■ TASK PROMPT ■
Update the rows from the line with "In this particular" through the end of the rows, replacing "scene" with "view" and keeping everything else the same.

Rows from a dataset
>> START

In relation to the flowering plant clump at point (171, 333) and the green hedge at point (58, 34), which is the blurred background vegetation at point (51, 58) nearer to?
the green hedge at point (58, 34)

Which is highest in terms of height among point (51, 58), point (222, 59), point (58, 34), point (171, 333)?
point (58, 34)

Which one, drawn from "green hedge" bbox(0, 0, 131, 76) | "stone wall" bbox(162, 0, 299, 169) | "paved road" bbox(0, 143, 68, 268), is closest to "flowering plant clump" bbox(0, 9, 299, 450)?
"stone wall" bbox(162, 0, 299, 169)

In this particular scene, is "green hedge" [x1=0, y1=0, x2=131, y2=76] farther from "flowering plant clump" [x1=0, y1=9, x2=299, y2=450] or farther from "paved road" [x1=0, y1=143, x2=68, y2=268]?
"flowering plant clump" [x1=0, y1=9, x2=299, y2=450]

>> END

■ WRITTEN SOLUTION ■
In this particular view, is "green hedge" [x1=0, y1=0, x2=131, y2=76] farther from "flowering plant clump" [x1=0, y1=9, x2=299, y2=450] or farther from "paved road" [x1=0, y1=143, x2=68, y2=268]?
"flowering plant clump" [x1=0, y1=9, x2=299, y2=450]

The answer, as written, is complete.